Abigail Workman combined her passions into an unusual pairing of studies: mathematics and Spanish. In addition, she worked at the Fintel Library for three years; served as an officer with the Math Club; worked as a Spanish Cohort Leader; and worked with Iris Myers, a lecturer and Language Resource Center director.
Stephanie Zemba, who is graduating in three years, came to Roanoke with a plan in mind and executed it to perfection. Along with her studies, Zemba was involved with several research projects through the Research Fellows program, Summer Scholars, and independent studies. She also worked as the sociology department assistant. Her Summer Scholars project was about the way religion comforts immigrant elders. Zemba was accepted into the American Sociological Association Honors Program and presented her research at the ASA’s annual conference in 2020.
Harper has pursued an international set of interests at Roanoke. She majored in literary studies and Spanish, and attended a Fulbright Summer Institute at the University of Sussex in England. She works as a volunteer coordinator for Casa Latina, a local nonprofit that provides resources to the Roanoke Valley’s Spanish-speaking population. She also served as chapter president of Sigma Tau Delta, an internationally-recognized English honor society and interned at DC Fray Magazine. Through her experiences with Casa Latina and her own background, Harper penned an essay that won the Office of Multicultural Affairs’ Bonilla Legacy Essay Contest.

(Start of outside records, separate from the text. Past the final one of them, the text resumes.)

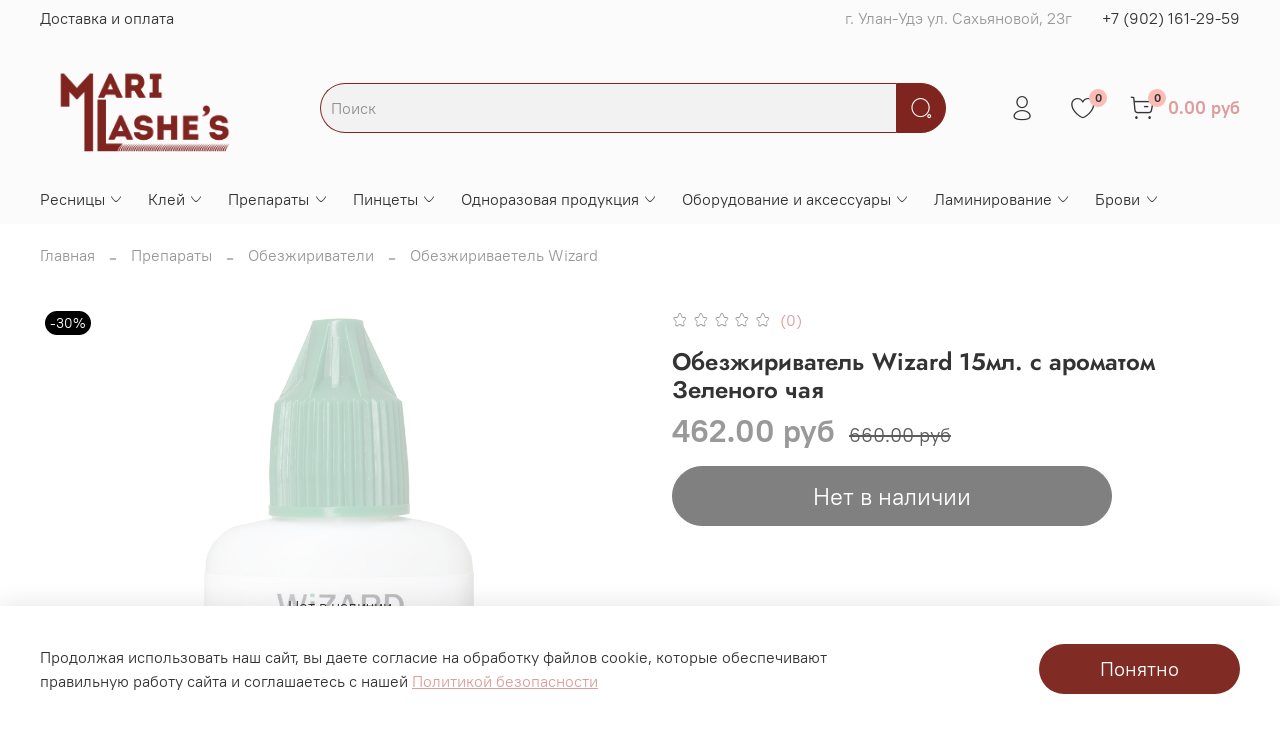

--- FILE ---
content_type: image/svg+xml
request_url: https://static.insales-cdn.com/files/1/2630/19376710/original/bxl_vk_8b3dfc527972406a252b7fd7d333e057.svg
body_size: 514
content:
<svg width="24" height="24" viewBox="0 0 24 24" fill="none" xmlns="http://www.w3.org/2000/svg">
<path d="M22.9495 5.94475C23.1136 5.3997 22.9495 5 22.1736 5H19.603C18.949 5 18.6501 5.34578 18.486 5.72556C18.486 5.72556 17.179 8.91264 15.327 10.9791C14.7292 11.5804 14.4561 11.7703 14.1303 11.7703C13.9673 11.7703 13.7306 11.5804 13.7306 11.0354V5.94475C13.7306 5.29069 13.5418 5 12.9968 5H8.95757C8.54966 5 8.30351 5.30241 8.30351 5.59076C8.30351 6.20966 9.22951 6.35266 9.32445 8.09682V11.8805C9.32445 12.7092 9.17559 12.8604 8.84739 12.8604C7.97648 12.8604 5.85723 9.66164 4.59952 5.99984C4.35454 5.28835 4.10721 5.00117 3.45081 5.00117H0.881457C0.146519 5.00117 0 5.34696 0 5.72673C0 6.40892 0.870907 9.78472 4.05681 14.2494C6.18075 17.2982 9.1709 18.9509 11.895 18.9509C13.5278 18.9509 13.7294 18.584 13.7294 17.9511V15.6466C13.7294 14.9129 13.8853 14.7652 14.4022 14.7652C14.782 14.7652 15.436 14.9574 16.961 16.4261C18.7028 18.1679 18.9912 18.9498 19.9699 18.9498H22.5393C23.273 18.9498 23.6399 18.5829 23.4289 17.8585C23.198 17.1376 22.3658 16.0885 21.2616 14.8472C20.6615 14.1393 19.7648 13.3774 19.4917 12.9964C19.1107 12.5053 19.2209 12.2884 19.4917 11.8524C19.4929 11.8536 22.6237 7.44393 22.9495 5.94475V5.94475Z" fill="white"/>
</svg>
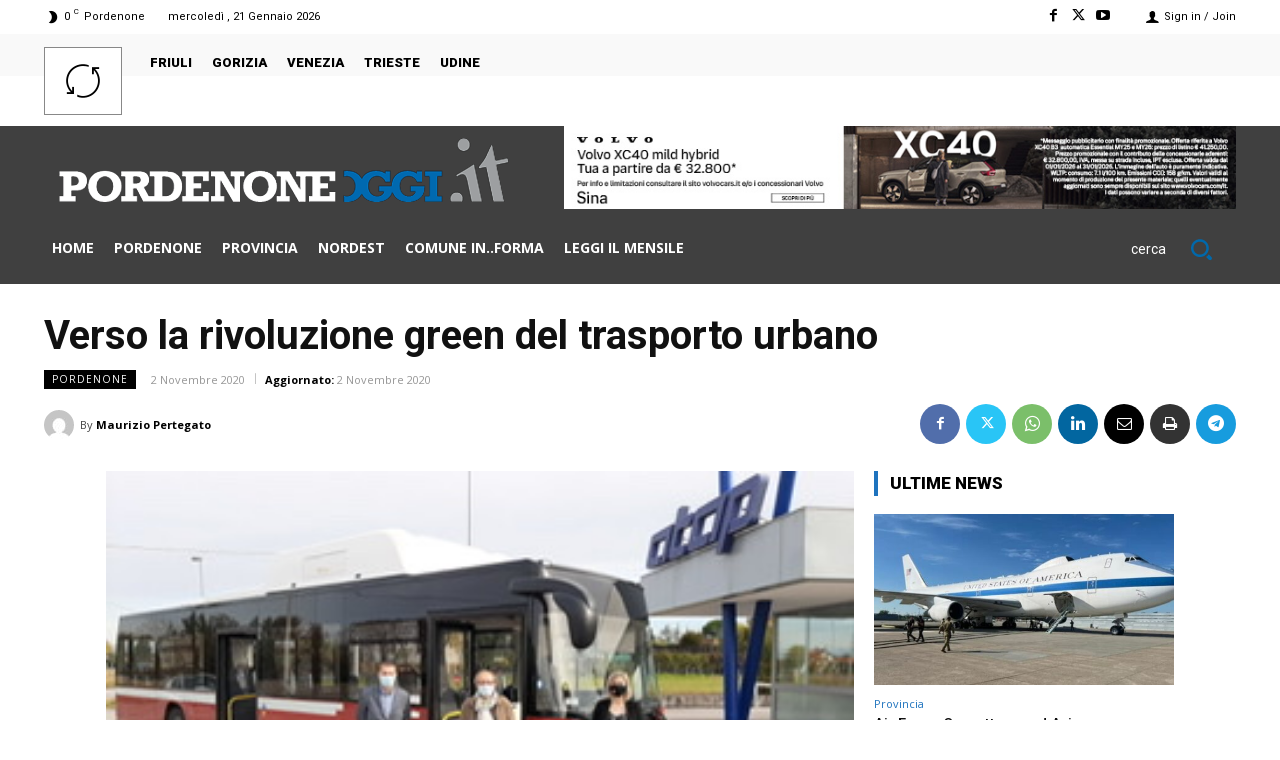

--- FILE ---
content_type: application/javascript; charset=utf-8
request_url: https://fundingchoicesmessages.google.com/f/AGSKWxXOFXUI1S508L6hjpmblKDMwAp8YnzE-49IBSlvuIFuaRDVQKfh_o9gTOK-MJwJCu-Akbnoj2nmcrhJrGutEoedhCtOBC3ovjW9p08PTA1XwpCIZFRJ0imkr3lOhNpe2bemiSLAChE0QV6MR512EJZO3Y6sAc7asnzwEPDiDMLHTNXijwfTdfDvBHuH/_/js_adv-/190_900._750x100./ad7./randomad160x600nsfw.
body_size: -1288
content:
window['d9790e88-97e5-4fd5-ad30-8f5501019ed3'] = true;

Dr. Cynthia B. Morrow received the honorary degree of Doctor of Science. Morrow is health director of the Roanoke City & Alleghany Health Districts of the Virginia Department of Health. She also serves as co-leader for Health Systems Science at Virginia Tech Carilion School of Medicine.
For Dr. Morrow, assuming leadership of the health districts came at an astoundingly critical time. Virginia’s health districts had been thrust into the role of preparing for and responding to the COVID-19 crisis, standing at the forefront of confronting outbreaks and mitigating the spread of infection.